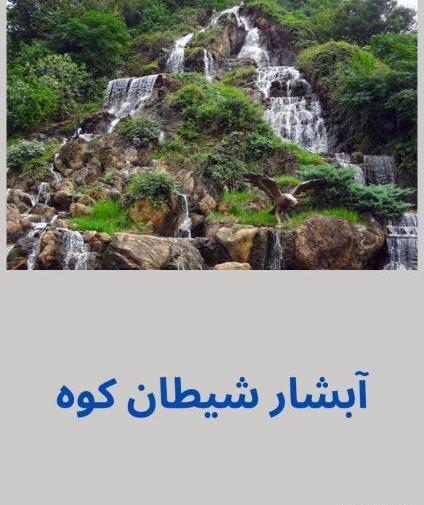عکس ابشار شیطان کوه لاهیجان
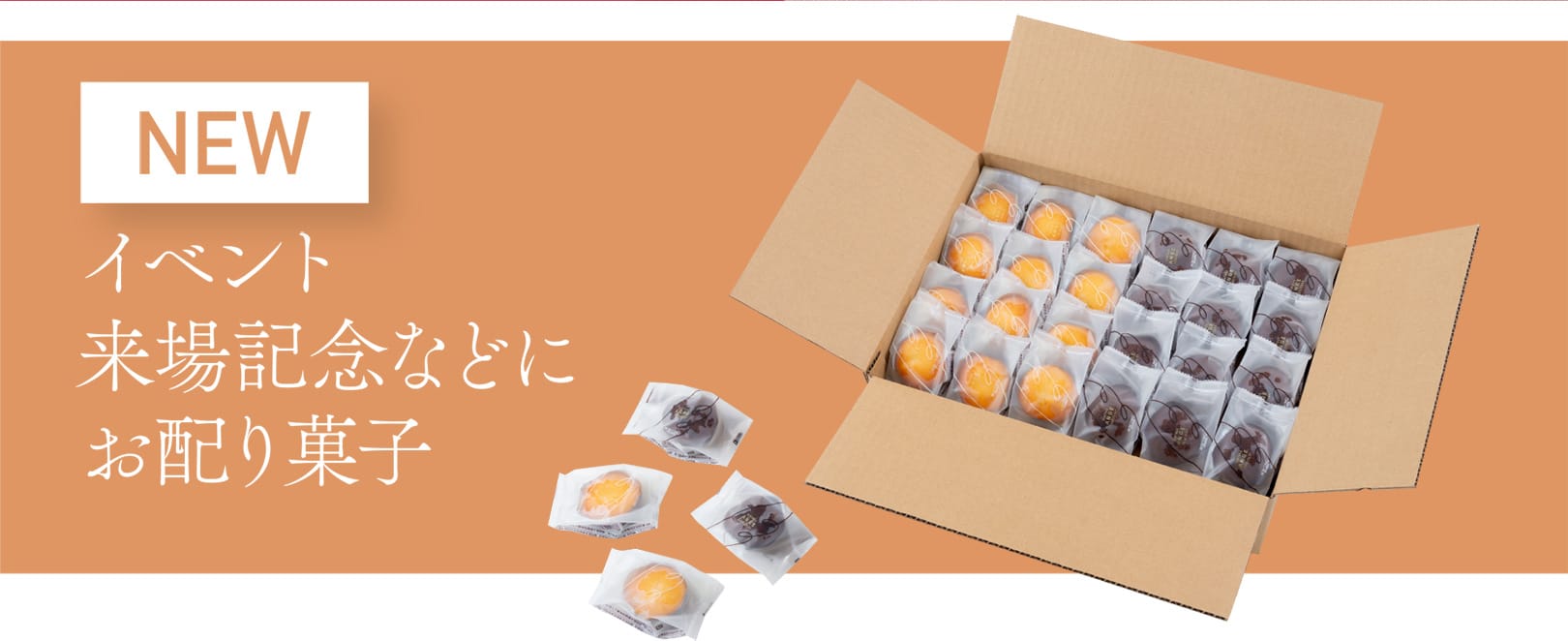 イベント来場記念などにお配り菓子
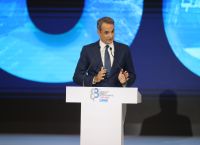 Η μεσαία τάξη στο επίκεντρο της ΔΕΘ: Tι να περιμένει για φόρους και αυξήσεις μισθών Η μεσαία τάξη στο επίκεντρο της ΔΕΘ: Tι να περιμένει για φόρους και αυξήσεις μισθών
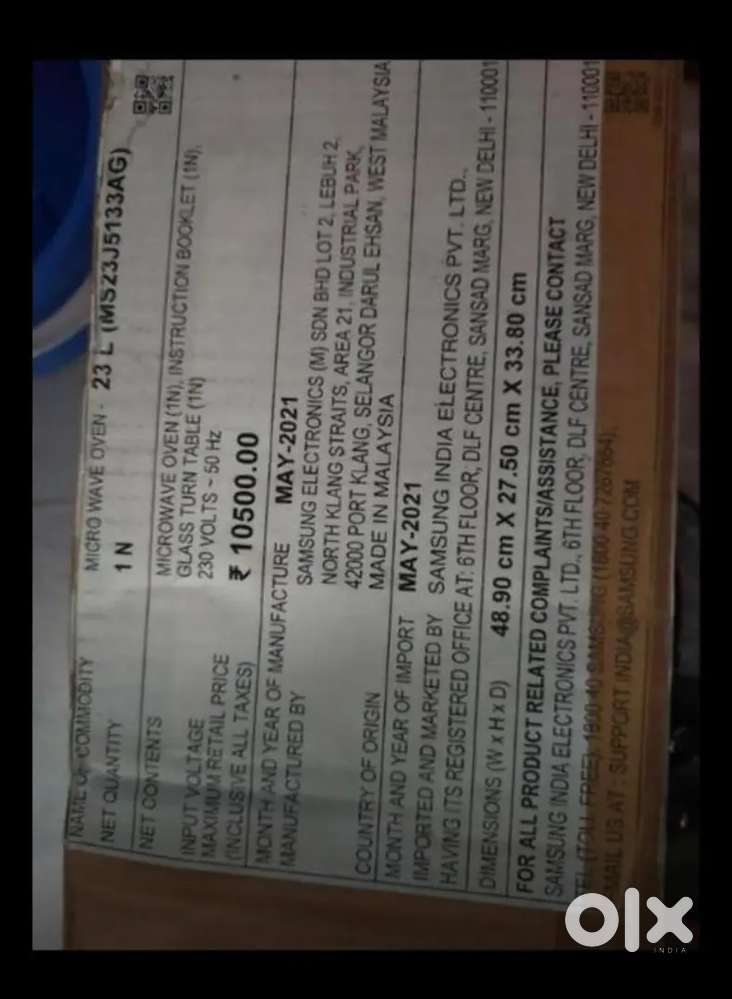 Microwave Oven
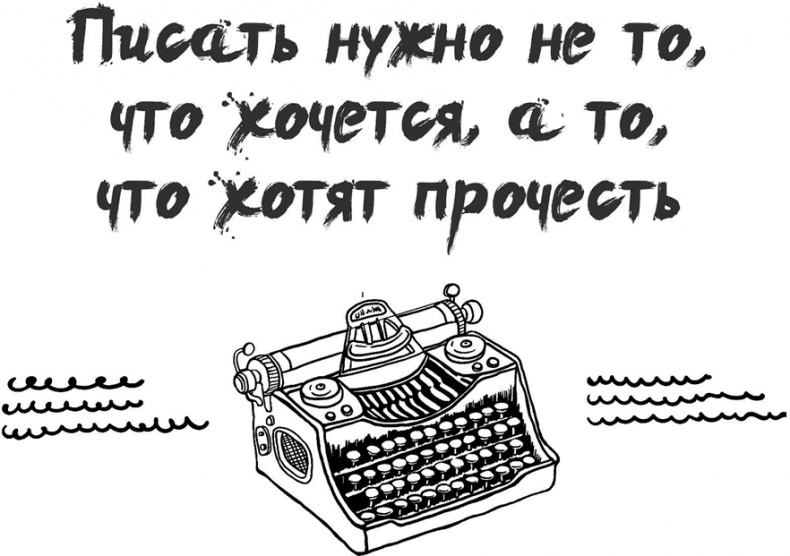 Иллюстрация к книге — Нейрокопирайтинг. 100+ приёмов влияния с помощью текста [i_001.jpg]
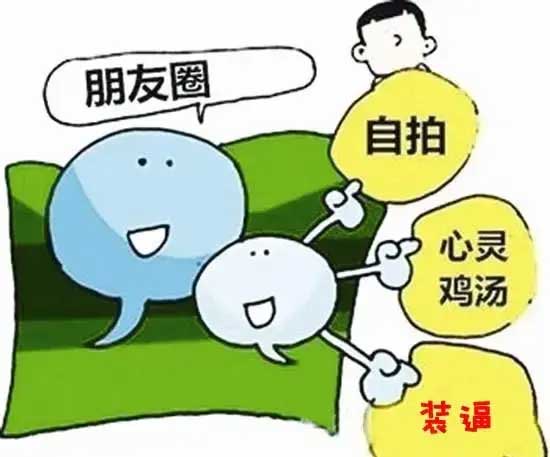 卖房子怎么发朋友圈吸引客户（内容案例、注意事项）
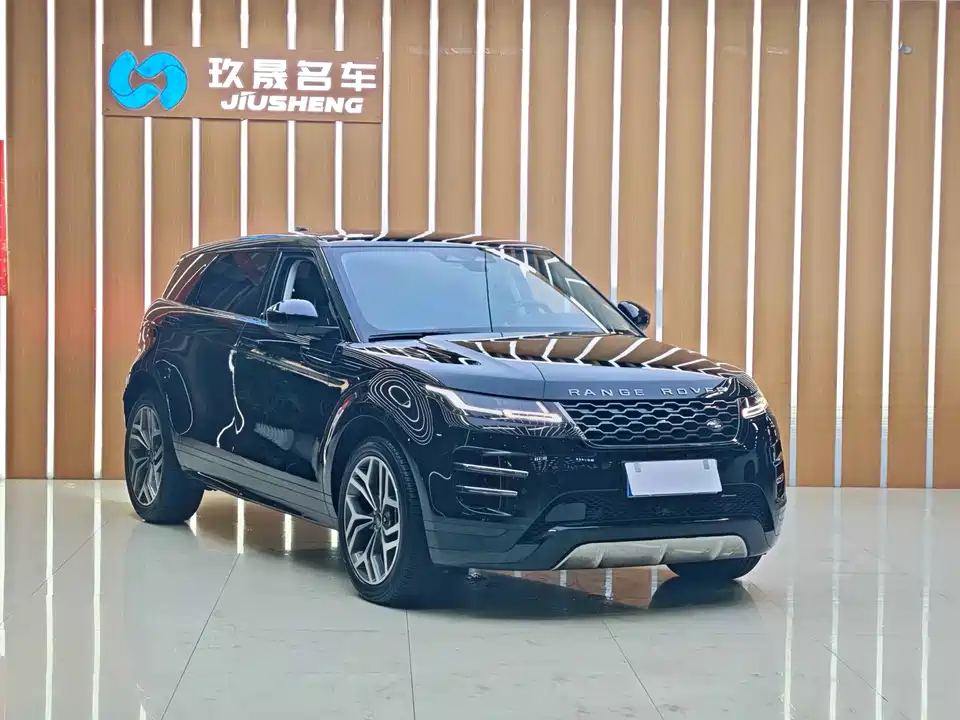 Land Rover Range Rover Aurora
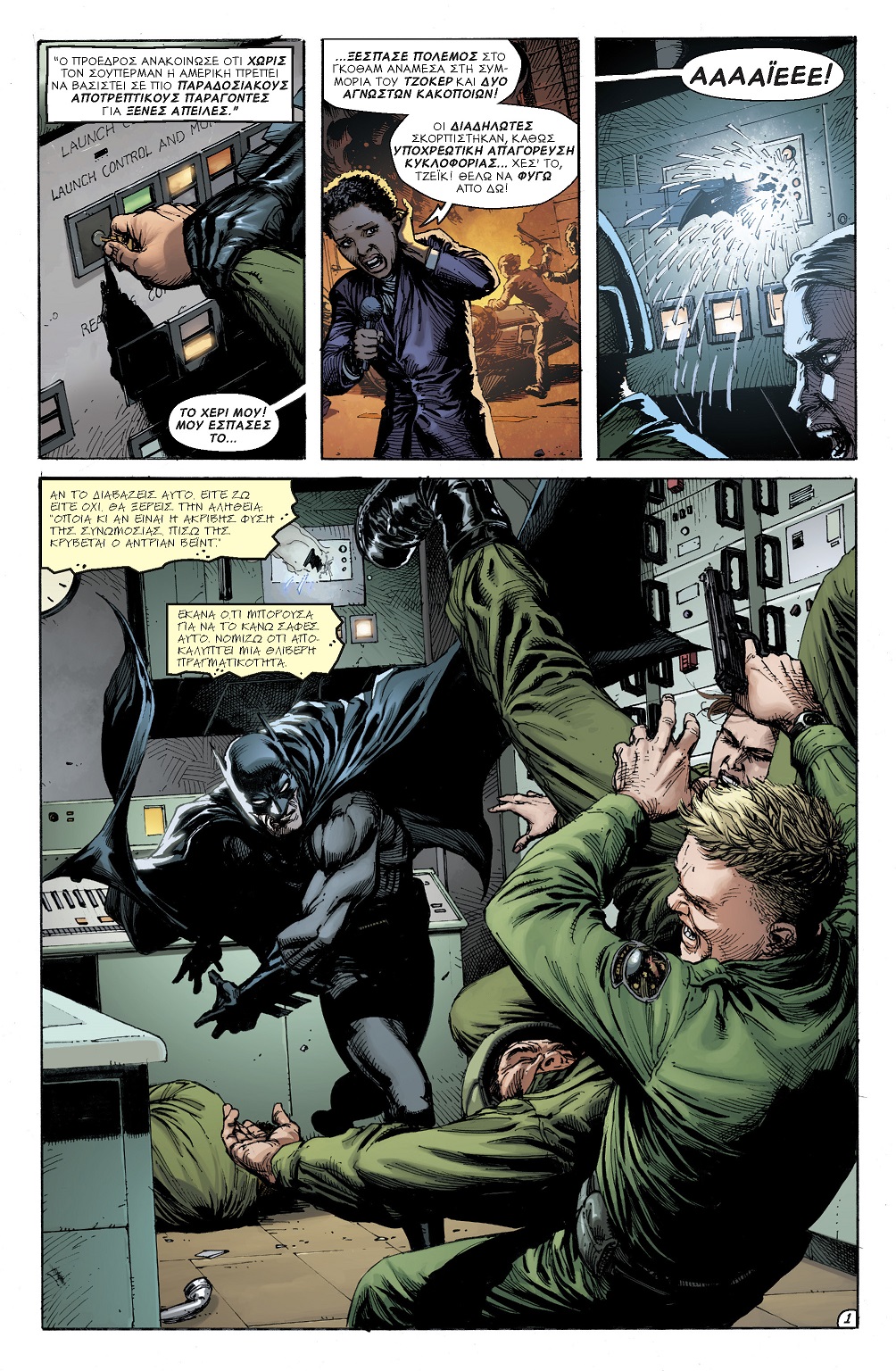 Καρέ από το κόμικ Doomsday Clock της DC Comics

■ **Task goal**: Begin at the line containing "Microwave Oven" and extract every line through the end of the records, inclusive, exactly and only; omit pictures.

■ **Result for this task**:
 Microwave Oven
 Иллюстрация к книге — Нейрокопирайтинг. 100+ приёмов влияния с помощью текста [i_001.jpg]
 卖房子怎么发朋友圈吸引客户（内容案例、注意事项）
 Land Rover Range Rover Aurora
 Καρέ από το κόμικ Doomsday Clock της DC Comics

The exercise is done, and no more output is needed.